'''

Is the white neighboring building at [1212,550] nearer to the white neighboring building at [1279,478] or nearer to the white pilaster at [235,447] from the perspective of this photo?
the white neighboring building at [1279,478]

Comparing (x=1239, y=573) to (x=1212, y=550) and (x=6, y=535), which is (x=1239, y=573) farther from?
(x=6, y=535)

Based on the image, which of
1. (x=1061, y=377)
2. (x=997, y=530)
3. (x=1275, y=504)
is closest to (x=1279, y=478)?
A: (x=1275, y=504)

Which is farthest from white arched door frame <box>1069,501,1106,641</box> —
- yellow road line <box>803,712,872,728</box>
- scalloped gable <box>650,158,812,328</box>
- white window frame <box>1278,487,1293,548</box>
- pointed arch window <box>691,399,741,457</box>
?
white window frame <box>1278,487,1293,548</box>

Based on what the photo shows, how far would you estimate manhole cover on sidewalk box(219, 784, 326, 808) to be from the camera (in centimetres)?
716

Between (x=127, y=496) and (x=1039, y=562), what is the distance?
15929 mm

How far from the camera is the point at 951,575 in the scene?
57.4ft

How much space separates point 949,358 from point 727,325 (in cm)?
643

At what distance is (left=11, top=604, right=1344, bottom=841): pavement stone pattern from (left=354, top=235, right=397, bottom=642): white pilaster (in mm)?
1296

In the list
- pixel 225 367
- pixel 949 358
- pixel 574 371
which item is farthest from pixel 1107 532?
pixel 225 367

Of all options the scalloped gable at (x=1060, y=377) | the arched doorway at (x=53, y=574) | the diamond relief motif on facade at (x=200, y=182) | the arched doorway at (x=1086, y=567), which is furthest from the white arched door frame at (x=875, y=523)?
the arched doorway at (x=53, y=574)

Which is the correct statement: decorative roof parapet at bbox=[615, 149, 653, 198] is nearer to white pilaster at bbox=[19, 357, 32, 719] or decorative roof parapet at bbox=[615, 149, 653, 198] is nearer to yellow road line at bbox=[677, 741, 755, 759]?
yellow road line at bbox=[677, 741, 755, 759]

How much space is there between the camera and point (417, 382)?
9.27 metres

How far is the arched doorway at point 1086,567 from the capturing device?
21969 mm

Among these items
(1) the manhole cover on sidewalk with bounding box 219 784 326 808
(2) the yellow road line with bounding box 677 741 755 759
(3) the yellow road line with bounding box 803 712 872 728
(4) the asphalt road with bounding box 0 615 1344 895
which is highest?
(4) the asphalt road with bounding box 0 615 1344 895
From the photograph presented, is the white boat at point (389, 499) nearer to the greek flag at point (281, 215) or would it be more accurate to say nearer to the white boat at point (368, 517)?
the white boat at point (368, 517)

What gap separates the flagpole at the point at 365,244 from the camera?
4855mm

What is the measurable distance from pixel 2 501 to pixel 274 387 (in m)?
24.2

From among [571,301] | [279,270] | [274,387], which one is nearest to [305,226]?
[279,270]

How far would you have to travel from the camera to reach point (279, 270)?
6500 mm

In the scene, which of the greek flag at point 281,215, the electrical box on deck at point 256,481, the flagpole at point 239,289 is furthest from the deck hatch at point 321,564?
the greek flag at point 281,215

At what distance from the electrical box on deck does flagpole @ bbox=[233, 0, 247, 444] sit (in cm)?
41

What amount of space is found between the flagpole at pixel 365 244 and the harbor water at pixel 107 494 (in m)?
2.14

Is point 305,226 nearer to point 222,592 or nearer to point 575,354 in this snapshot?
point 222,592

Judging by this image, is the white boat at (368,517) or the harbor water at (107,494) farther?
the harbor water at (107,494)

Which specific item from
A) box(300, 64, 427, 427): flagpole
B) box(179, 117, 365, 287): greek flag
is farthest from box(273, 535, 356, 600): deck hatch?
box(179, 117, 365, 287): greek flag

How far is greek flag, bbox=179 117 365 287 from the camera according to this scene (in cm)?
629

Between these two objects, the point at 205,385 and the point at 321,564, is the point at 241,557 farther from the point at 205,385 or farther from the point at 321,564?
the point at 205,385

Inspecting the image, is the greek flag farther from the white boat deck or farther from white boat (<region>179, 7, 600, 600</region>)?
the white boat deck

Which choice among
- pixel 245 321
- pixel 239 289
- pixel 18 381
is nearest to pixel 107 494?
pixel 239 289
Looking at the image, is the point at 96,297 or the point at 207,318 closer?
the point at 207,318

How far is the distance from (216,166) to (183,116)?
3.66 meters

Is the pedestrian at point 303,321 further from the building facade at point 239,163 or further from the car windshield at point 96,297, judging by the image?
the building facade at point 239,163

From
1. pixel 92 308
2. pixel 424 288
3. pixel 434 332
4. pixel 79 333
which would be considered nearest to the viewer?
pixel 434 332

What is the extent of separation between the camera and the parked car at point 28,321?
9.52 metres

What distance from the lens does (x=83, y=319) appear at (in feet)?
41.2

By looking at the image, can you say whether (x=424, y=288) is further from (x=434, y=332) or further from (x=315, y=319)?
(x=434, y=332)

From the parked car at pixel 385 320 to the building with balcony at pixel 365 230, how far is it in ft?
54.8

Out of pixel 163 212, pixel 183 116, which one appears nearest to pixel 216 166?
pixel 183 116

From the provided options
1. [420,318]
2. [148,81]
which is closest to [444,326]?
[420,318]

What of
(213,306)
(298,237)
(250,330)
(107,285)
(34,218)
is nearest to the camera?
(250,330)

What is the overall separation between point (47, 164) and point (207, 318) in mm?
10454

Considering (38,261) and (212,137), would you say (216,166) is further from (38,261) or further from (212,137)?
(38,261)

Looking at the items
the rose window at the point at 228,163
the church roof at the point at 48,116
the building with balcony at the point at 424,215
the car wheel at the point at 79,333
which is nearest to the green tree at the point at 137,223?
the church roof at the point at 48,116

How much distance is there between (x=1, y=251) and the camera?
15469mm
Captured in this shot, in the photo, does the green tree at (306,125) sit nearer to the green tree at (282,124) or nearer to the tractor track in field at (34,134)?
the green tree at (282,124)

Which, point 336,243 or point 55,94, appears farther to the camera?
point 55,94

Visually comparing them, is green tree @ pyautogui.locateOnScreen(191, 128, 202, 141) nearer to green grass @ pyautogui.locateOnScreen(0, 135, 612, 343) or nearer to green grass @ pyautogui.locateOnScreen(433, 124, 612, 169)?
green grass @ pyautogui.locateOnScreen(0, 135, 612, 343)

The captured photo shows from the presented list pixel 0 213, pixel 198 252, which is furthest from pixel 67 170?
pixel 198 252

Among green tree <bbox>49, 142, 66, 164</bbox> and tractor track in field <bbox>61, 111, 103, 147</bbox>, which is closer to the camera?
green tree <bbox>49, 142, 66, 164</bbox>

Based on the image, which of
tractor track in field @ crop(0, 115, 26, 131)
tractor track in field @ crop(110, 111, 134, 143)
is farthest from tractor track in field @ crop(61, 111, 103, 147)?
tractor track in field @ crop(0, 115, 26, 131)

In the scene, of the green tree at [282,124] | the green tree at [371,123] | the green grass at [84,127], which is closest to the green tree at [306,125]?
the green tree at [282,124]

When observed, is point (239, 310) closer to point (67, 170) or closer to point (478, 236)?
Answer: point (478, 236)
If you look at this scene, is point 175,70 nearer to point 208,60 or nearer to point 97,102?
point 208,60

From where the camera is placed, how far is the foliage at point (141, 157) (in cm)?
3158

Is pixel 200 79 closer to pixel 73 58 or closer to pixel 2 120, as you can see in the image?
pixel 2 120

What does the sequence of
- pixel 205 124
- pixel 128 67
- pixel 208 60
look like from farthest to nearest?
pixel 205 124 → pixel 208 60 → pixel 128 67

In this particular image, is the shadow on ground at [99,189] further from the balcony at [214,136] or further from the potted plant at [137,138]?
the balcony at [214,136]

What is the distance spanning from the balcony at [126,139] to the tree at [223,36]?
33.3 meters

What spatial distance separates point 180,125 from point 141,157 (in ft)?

'''

» OBJECTIVE
Copy out all of the data above without any changes.

» THE ANSWER
Is the white neighboring building at [1212,550] nearer to the white neighboring building at [1279,478] or nearer to the white pilaster at [235,447] from the perspective of this photo?
the white neighboring building at [1279,478]

Comparing (x=1239, y=573) to (x=1212, y=550) and (x=6, y=535), which is (x=1239, y=573) farther from?
(x=6, y=535)

Based on the image, which of
1. (x=1061, y=377)
2. (x=997, y=530)
3. (x=1275, y=504)
is closest to (x=1279, y=478)?
A: (x=1275, y=504)

Which is farthest from white arched door frame <box>1069,501,1106,641</box> —
- yellow road line <box>803,712,872,728</box>
- scalloped gable <box>650,158,812,328</box>
- white window frame <box>1278,487,1293,548</box>
- pointed arch window <box>691,399,741,457</box>
?
white window frame <box>1278,487,1293,548</box>

Based on what the photo shows, how far would you estimate manhole cover on sidewalk box(219, 784, 326, 808) to be from the camera (in centimetres)?
716

Between (x=127, y=496) and (x=1039, y=562), what is the distance?
15929 mm

How far from the camera is the point at 951,575 in the scene?
57.4ft

How much space separates point 949,358 from point 727,325 (in cm)?
643

At what distance is (left=11, top=604, right=1344, bottom=841): pavement stone pattern from (left=354, top=235, right=397, bottom=642): white pilaster (in mm)?
1296

In the list
- pixel 225 367
- pixel 949 358
- pixel 574 371
which item is farthest from pixel 1107 532?
pixel 225 367

Of all options the scalloped gable at (x=1060, y=377) | the arched doorway at (x=53, y=574) | the diamond relief motif on facade at (x=200, y=182) | the arched doorway at (x=1086, y=567), which is furthest from the white arched door frame at (x=875, y=523)?
the arched doorway at (x=53, y=574)

Which is the correct statement: decorative roof parapet at bbox=[615, 149, 653, 198] is nearer to white pilaster at bbox=[19, 357, 32, 719] or decorative roof parapet at bbox=[615, 149, 653, 198] is nearer to yellow road line at bbox=[677, 741, 755, 759]?
yellow road line at bbox=[677, 741, 755, 759]

How much space is there between the camera and point (417, 382)?
9.27 metres

How far is the arched doorway at point 1086,567 from the capturing device?
21969 mm

Among these items
(1) the manhole cover on sidewalk with bounding box 219 784 326 808
(2) the yellow road line with bounding box 677 741 755 759
(3) the yellow road line with bounding box 803 712 872 728
(4) the asphalt road with bounding box 0 615 1344 895
which is highest?
(4) the asphalt road with bounding box 0 615 1344 895
From the photograph presented, is the white boat at point (389, 499) nearer to the greek flag at point (281, 215) or would it be more accurate to say nearer to the white boat at point (368, 517)?
the white boat at point (368, 517)

What gap separates the flagpole at the point at 365,244 from the camera?
4855mm

What is the measurable distance from pixel 2 501 to pixel 274 387 (in m)?
24.2

From among [571,301] | [279,270] | [274,387], which one is nearest to [305,226]?
[279,270]

How far would you have to travel from the camera to reach point (279, 270)?
6500 mm

In the scene, which of the greek flag at point 281,215, the electrical box on deck at point 256,481, the flagpole at point 239,289 is furthest from the deck hatch at point 321,564?
the greek flag at point 281,215

At what distance from the electrical box on deck does flagpole @ bbox=[233, 0, 247, 444] sit (in cm)?
41

What amount of space is found between the flagpole at pixel 365 244 and the harbor water at pixel 107 494 (in m)?
2.14

Is point 305,226 nearer to point 222,592 or nearer to point 575,354 in this snapshot?
point 222,592

Judging by this image, is the white boat at (368,517) or the harbor water at (107,494) farther?
the harbor water at (107,494)

Which specific item from
A) box(300, 64, 427, 427): flagpole
B) box(179, 117, 365, 287): greek flag
is farthest from box(273, 535, 356, 600): deck hatch?
box(179, 117, 365, 287): greek flag

How far is greek flag, bbox=179 117 365 287 from the camera according to this scene (in cm)?
629

Between these two objects, the point at 205,385 and the point at 321,564, is the point at 241,557 farther from the point at 205,385 or farther from the point at 321,564?
the point at 205,385

Inspecting the image, is the greek flag farther from the white boat deck or farther from white boat (<region>179, 7, 600, 600</region>)?
the white boat deck

Which choice among
- pixel 245 321
- pixel 239 289
- pixel 18 381
is nearest to pixel 107 494?
pixel 239 289
Looking at the image, is the point at 96,297 or the point at 207,318 closer?
the point at 207,318

How far is the distance from (216,166) to (183,116)?
3.66 meters

Is the pedestrian at point 303,321 further from the building facade at point 239,163 or further from the car windshield at point 96,297, judging by the image?
the building facade at point 239,163

From
1. pixel 92 308
2. pixel 424 288
3. pixel 434 332
4. pixel 79 333
which would be considered nearest to the viewer?
pixel 434 332

What is the extent of separation between the camera and the parked car at point 28,321?
9.52 metres

What distance from the lens does (x=83, y=319) appear at (in feet)?
41.2

By looking at the image, can you say whether (x=424, y=288) is further from (x=434, y=332) or further from (x=315, y=319)?
(x=434, y=332)

From the parked car at pixel 385 320 to the building with balcony at pixel 365 230, how far is it in ft?
54.8

Out of pixel 163 212, pixel 183 116, which one appears nearest to pixel 216 166?
pixel 183 116

From the provided options
1. [420,318]
2. [148,81]
which is closest to [444,326]?
[420,318]

What of
(213,306)
(298,237)
(250,330)
(107,285)
(34,218)
is nearest to the camera?
(250,330)

What is the overall separation between point (47, 164) and point (207, 318) in mm?
10454

Considering (38,261) and (212,137), would you say (216,166) is further from (38,261) or further from (212,137)?
(38,261)

Looking at the items
the rose window at the point at 228,163
the church roof at the point at 48,116
the building with balcony at the point at 424,215
the car wheel at the point at 79,333
which is nearest to the green tree at the point at 137,223?
the church roof at the point at 48,116

How much distance is there between (x=1, y=251) and the camera?
15469mm
Captured in this shot, in the photo, does the green tree at (306,125) sit nearer to the green tree at (282,124) or nearer to the tractor track in field at (34,134)?
the green tree at (282,124)

Which, point 336,243 or point 55,94, appears farther to the camera?
point 55,94

Visually comparing them, is green tree @ pyautogui.locateOnScreen(191, 128, 202, 141) nearer to green grass @ pyautogui.locateOnScreen(0, 135, 612, 343) or nearer to green grass @ pyautogui.locateOnScreen(433, 124, 612, 169)?
green grass @ pyautogui.locateOnScreen(0, 135, 612, 343)

The captured photo shows from the presented list pixel 0 213, pixel 198 252, which is furthest from pixel 67 170?
pixel 198 252

Among green tree <bbox>49, 142, 66, 164</bbox> and tractor track in field <bbox>61, 111, 103, 147</bbox>, which is closer to the camera?
green tree <bbox>49, 142, 66, 164</bbox>

Based on the image, which of
tractor track in field @ crop(0, 115, 26, 131)
tractor track in field @ crop(110, 111, 134, 143)
is farthest from tractor track in field @ crop(61, 111, 103, 147)?
tractor track in field @ crop(0, 115, 26, 131)

In the scene, of the green tree at [282,124] | the green tree at [371,123] | the green grass at [84,127], which is closest to the green tree at [306,125]?
the green tree at [282,124]

When observed, is point (239, 310) closer to point (67, 170) or closer to point (478, 236)?
Answer: point (478, 236)
If you look at this scene, is point 175,70 nearer to point 208,60 or nearer to point 97,102?
point 208,60

From where the camera is placed, how far is the foliage at point (141, 157) (in cm)?
3158

Is pixel 200 79 closer to pixel 73 58 or closer to pixel 2 120, as you can see in the image?
pixel 2 120

What does the sequence of
- pixel 205 124
- pixel 128 67
- pixel 208 60
look like from farthest to nearest?
pixel 205 124 → pixel 208 60 → pixel 128 67

In this particular image, is the shadow on ground at [99,189] further from the balcony at [214,136] or further from the potted plant at [137,138]?
the balcony at [214,136]

What is the distance spanning from the balcony at [126,139] to the tree at [223,36]?
33.3 meters

What spatial distance separates point 180,125 from point 141,157 (in ft)?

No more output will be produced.